What developers want and how to keep them on your team

OutSystems released a new developer jobs report identifying the factors that motivate them to stay with their companies and the frustrations that drive them away. The report, Developer Engagement Report: Are Your Developers Happy or Halfway Out The Door?, draws on data from 860 global developers from different backgrounds to identify trends regarding satisfaction and retention of developers, and provide best practices for IT leaders to avoid developer burnout and turnover.

developers satisfaction

“We continue to be amazed by how IT leaders and developers around the globe continue to innovate in the face of challenges. However, with a global talent shortage of over one million developers, IT leaders will not be able to hire their way out of the challenges they face in response to the insatiable appetite for building high-performance, quality software,” said Gonçalo Gaiolas, Chief Product Officer of OutSystems.

“Instead, they need technologies that will optimize resources, alleviate workloads, and supercharge developer productivity. IT leaders who understand the benefits of various tools can support advanced development techniques, including specific developer coding preferences, while easing the friction, toil, and resource issues that continually test developer motivation and frustration.”

Key findings on developers’ satisfaction and retention

Developers love their jobs, but are less satisfied with day-to-day work: Globally, 64% of respondents say they “love” their jobs, yet only 46% say they are very satisfied with the day-to-day elements of their jobs. Overall, US developers seem less happy than their global counterparts. Only 49% of US developers love their jobs, yet only 37% are very satisfied with their day-to-day work.

Retention is a challenge: Globally, 48% of developers said they would definitely be with their current company a year from now — and that percentage falls to 29% when looking two years out. For US developers, the numbers were even lower. Only 38% said they would definitely be with their current company in one year and only 18% felt they would in two years.

US developers are leading in work-life balance: US developers feel significantly better overall about their work-life balance. While 50% of respondents strongly agreed they need better work-life balance, only 30% of US developers felt the same.

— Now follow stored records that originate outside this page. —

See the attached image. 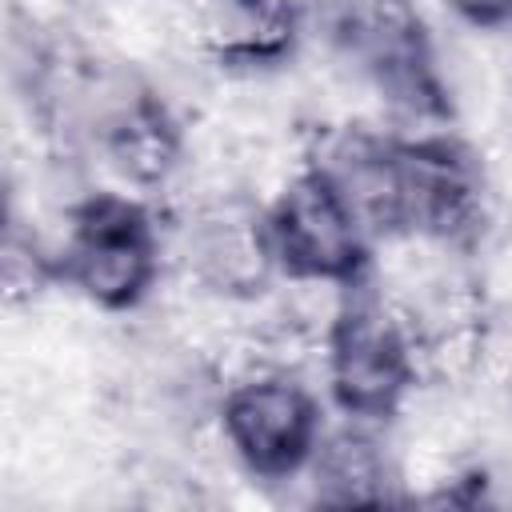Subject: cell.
I'll use <instances>...</instances> for the list:
<instances>
[{"label": "cell", "mask_w": 512, "mask_h": 512, "mask_svg": "<svg viewBox=\"0 0 512 512\" xmlns=\"http://www.w3.org/2000/svg\"><path fill=\"white\" fill-rule=\"evenodd\" d=\"M320 372L332 404L344 416L368 424L396 416L424 376L408 308L384 288L356 280L320 340Z\"/></svg>", "instance_id": "1"}, {"label": "cell", "mask_w": 512, "mask_h": 512, "mask_svg": "<svg viewBox=\"0 0 512 512\" xmlns=\"http://www.w3.org/2000/svg\"><path fill=\"white\" fill-rule=\"evenodd\" d=\"M404 232L436 248L464 244L480 228V180L472 160L436 132L400 136Z\"/></svg>", "instance_id": "6"}, {"label": "cell", "mask_w": 512, "mask_h": 512, "mask_svg": "<svg viewBox=\"0 0 512 512\" xmlns=\"http://www.w3.org/2000/svg\"><path fill=\"white\" fill-rule=\"evenodd\" d=\"M332 40L396 116L412 124L444 116V80L408 0H340Z\"/></svg>", "instance_id": "5"}, {"label": "cell", "mask_w": 512, "mask_h": 512, "mask_svg": "<svg viewBox=\"0 0 512 512\" xmlns=\"http://www.w3.org/2000/svg\"><path fill=\"white\" fill-rule=\"evenodd\" d=\"M100 144L108 152V164L136 188L164 184L180 164V132L148 96L112 104L100 120Z\"/></svg>", "instance_id": "10"}, {"label": "cell", "mask_w": 512, "mask_h": 512, "mask_svg": "<svg viewBox=\"0 0 512 512\" xmlns=\"http://www.w3.org/2000/svg\"><path fill=\"white\" fill-rule=\"evenodd\" d=\"M188 272L208 292L256 296L276 276L264 220L244 212H204L188 228Z\"/></svg>", "instance_id": "8"}, {"label": "cell", "mask_w": 512, "mask_h": 512, "mask_svg": "<svg viewBox=\"0 0 512 512\" xmlns=\"http://www.w3.org/2000/svg\"><path fill=\"white\" fill-rule=\"evenodd\" d=\"M216 424L244 472L260 480H292L308 468L324 436V404L292 368L256 364L224 388Z\"/></svg>", "instance_id": "3"}, {"label": "cell", "mask_w": 512, "mask_h": 512, "mask_svg": "<svg viewBox=\"0 0 512 512\" xmlns=\"http://www.w3.org/2000/svg\"><path fill=\"white\" fill-rule=\"evenodd\" d=\"M160 228L152 212L120 192H96L72 208L56 272L88 304L136 308L160 280Z\"/></svg>", "instance_id": "2"}, {"label": "cell", "mask_w": 512, "mask_h": 512, "mask_svg": "<svg viewBox=\"0 0 512 512\" xmlns=\"http://www.w3.org/2000/svg\"><path fill=\"white\" fill-rule=\"evenodd\" d=\"M440 4L472 28H484V32L512 28V0H440Z\"/></svg>", "instance_id": "11"}, {"label": "cell", "mask_w": 512, "mask_h": 512, "mask_svg": "<svg viewBox=\"0 0 512 512\" xmlns=\"http://www.w3.org/2000/svg\"><path fill=\"white\" fill-rule=\"evenodd\" d=\"M312 480L320 504H380L388 500L392 468L372 436L368 420H352L340 428H324L308 468L300 472Z\"/></svg>", "instance_id": "9"}, {"label": "cell", "mask_w": 512, "mask_h": 512, "mask_svg": "<svg viewBox=\"0 0 512 512\" xmlns=\"http://www.w3.org/2000/svg\"><path fill=\"white\" fill-rule=\"evenodd\" d=\"M260 220L276 272L292 284L348 288L364 280L372 236L316 164L296 168L260 212Z\"/></svg>", "instance_id": "4"}, {"label": "cell", "mask_w": 512, "mask_h": 512, "mask_svg": "<svg viewBox=\"0 0 512 512\" xmlns=\"http://www.w3.org/2000/svg\"><path fill=\"white\" fill-rule=\"evenodd\" d=\"M192 32L228 68H264L292 52L300 32L296 0H196Z\"/></svg>", "instance_id": "7"}]
</instances>
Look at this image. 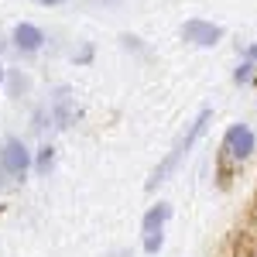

The grass isn’t always greener: While slightly more US developers are seriously considering changing companies right now (33% US vs. 31% globally), they feel less confident about their prospects. Only 25% of US developers strongly agreed that there are many opportunities to easily get a better position right now, compared to 42% of global respondents.

Development techniques matter: The impact of low-code solutions

With the significant rise of low-code as a streamlined development technique, the report investigates developers who use low-code as a subset of the larger developer community. Results indicate low-code developers – most of whom also use traditional coding languages alongside low-code – experience greater satisfaction around workload, shorter work weeks, more career growth, and fewer other factors that contribute to burnout.

  • More than half of low-code developers reported that they were “very satisfied” with both team productivity (59%) and the quality of tools at their disposal to complete their work (57%). Conversely, less than half of traditional code users reported similar feelings around team productivity (41%) and developer tools (36%).
  • More than 71% of low-code users said they were able to stick to the typical 40-hour work week, compared to only 44% of traditional developers. Additionally, 63% of low-code developers indicate they are happy with their salary and benefits compared to 40% of traditional developers.
  • Low-code developers have received an average of 3.5 job promotions at their current company, while traditional developers have been promoted just 2.0 times.